##### Data for the task
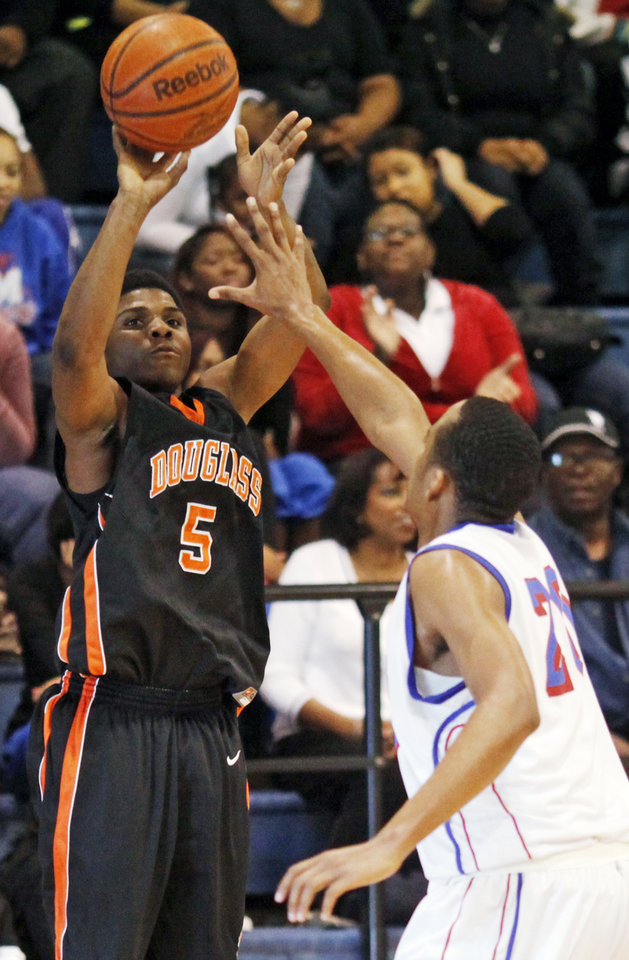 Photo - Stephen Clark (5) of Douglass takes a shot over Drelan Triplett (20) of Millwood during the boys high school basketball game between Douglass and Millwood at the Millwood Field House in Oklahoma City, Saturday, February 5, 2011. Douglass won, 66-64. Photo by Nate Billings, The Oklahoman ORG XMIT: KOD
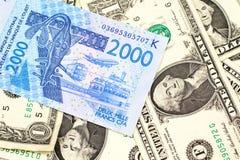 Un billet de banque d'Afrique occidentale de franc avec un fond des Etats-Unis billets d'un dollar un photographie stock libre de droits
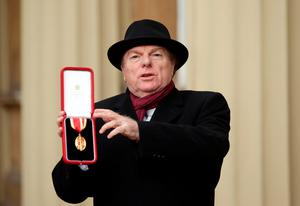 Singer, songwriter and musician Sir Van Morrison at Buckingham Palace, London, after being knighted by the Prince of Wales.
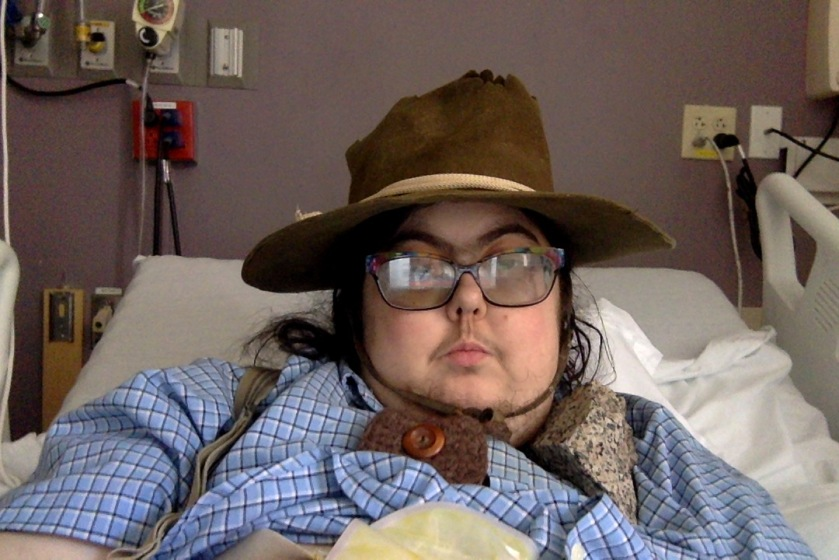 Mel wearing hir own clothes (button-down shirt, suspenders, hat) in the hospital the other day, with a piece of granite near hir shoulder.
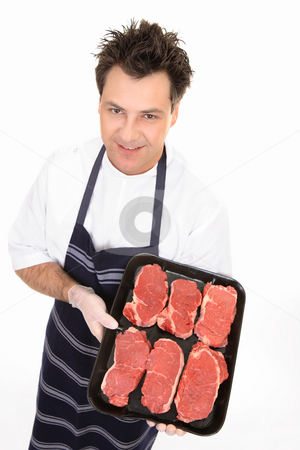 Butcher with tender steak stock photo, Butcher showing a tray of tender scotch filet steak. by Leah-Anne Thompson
##########
##### Data for the task
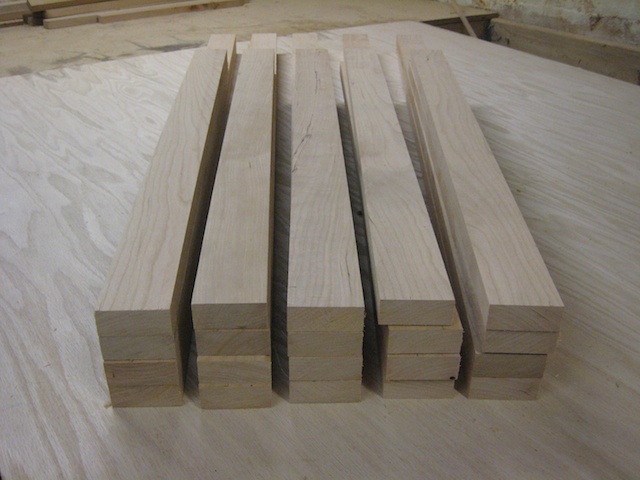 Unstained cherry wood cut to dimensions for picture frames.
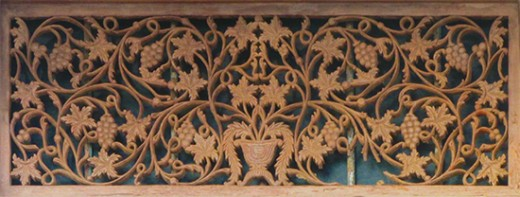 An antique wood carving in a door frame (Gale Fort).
##########
▶ [Task requirements]: Transcribe, word for word, the stretch of lines in the data above from the one with "Unstained cherry wood" through the one with "An antique wood"; omit all pictures.

▶ [Response to this task]:
 Unstained cherry wood cut to dimensions for picture frames.
 An antique wood carving in a door frame (Gale Fort).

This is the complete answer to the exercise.